Le troisième jour d'audience du procès de l'explosion d'un immeuble, quartier Wilson à Reims (Marne), s'est ouverte ce matin du mercredi 19 juin. Un procès attendu depuis onze années par les familles des victimes, qui sont appelées à la barre aujourd'hui après deux journées consacrées aux expertises.
Deux entreprises : Mulot, Must Multi Services. Un employé relevant de cette dernière. Ils sont au centre d'un procès en correctionnel devant le tribunal de Reims (Marne). Les chefs de poursuite sont l'homicide involontaire (trois personnes), les blessures involontaires (seize personnes), et la destruction involontaire du bien d'autrui, qui ont eu lieu lors de l'explosion en 2013 d'un immeuble du quartier Wilson.

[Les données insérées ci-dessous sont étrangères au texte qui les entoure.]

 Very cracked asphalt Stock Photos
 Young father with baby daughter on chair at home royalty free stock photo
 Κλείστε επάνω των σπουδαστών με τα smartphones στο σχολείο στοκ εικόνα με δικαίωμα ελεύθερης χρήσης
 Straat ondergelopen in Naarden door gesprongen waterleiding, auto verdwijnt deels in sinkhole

Le procès, attendu depuis onze ans, s'est ouvert le lundi 17 juin 2024, jour pendant lequel un expert a été longuement entendu. Le deuxième jour a été quasiment entièrement consacré à l'audition d'autres experts, pas d'accord entre eux. Leur pronostic est pourtant essentiel pour établir les responsabilités dans ce drame.
Une matinée pour un robinet
La présidente de la séance, Tamara Phillips, fait son entrée à 09h05. Une journée chargée s'annonce : prévenus le matin, victimes ensuite. On sait déjà qu'elle débordera sur le jeudi, même si le procès ne devait durer que trois jours à l'origine. Et ladite matinée va être à nouveau technique, pour des détails qui au fond n'ont pas la même importance selon les experts interrogés précédemment.
Elle débute avec l'audition du responsable de Mulot, l'entreprise qui était chargée de l'entretien des chaudières et des changements de robinets de gaz. Elle n'avait pas encore pu être entendue durant les deux jours précédents, fortement dévolus au bal des experts qui sont rarement d'accord entre eux. Le responsable parle, mais on ne l'entend pas. L'un des avocats des parties civiles se lève pour le signaler. Rapidement, le responsable redresse le micro (il était baissé), et fléchit les genoux pour être à sa portée : l'appareil est supporté par un trépied qui ne va pas très haut.
La présidente essaie d'en savoir plus sur le robinet de la première des victimes, Rachida Laidouni. Elle vivait dans l'appartement 1A, là où a eu lieu l'explosion, au premier étage de l'immeuble situé au 8 de l'allée Beethoven (voir sur la carte ci-dessous).
Elle veut notamment s'assurer s'il était de nouvelle génération (ROAI), qui aurait peut-être pu (selon les cas et avec divergence selon les experts) prévenir le drame. Mais aussi s'il aurait bien dû être contractuellement installé, ou s'il avait fait l'objet d'un branchement amateur. Rien n'est sûr, les réponses sont toujours assez techniques, comme pour les deux jours précédents, et il est facile de s'y perdre.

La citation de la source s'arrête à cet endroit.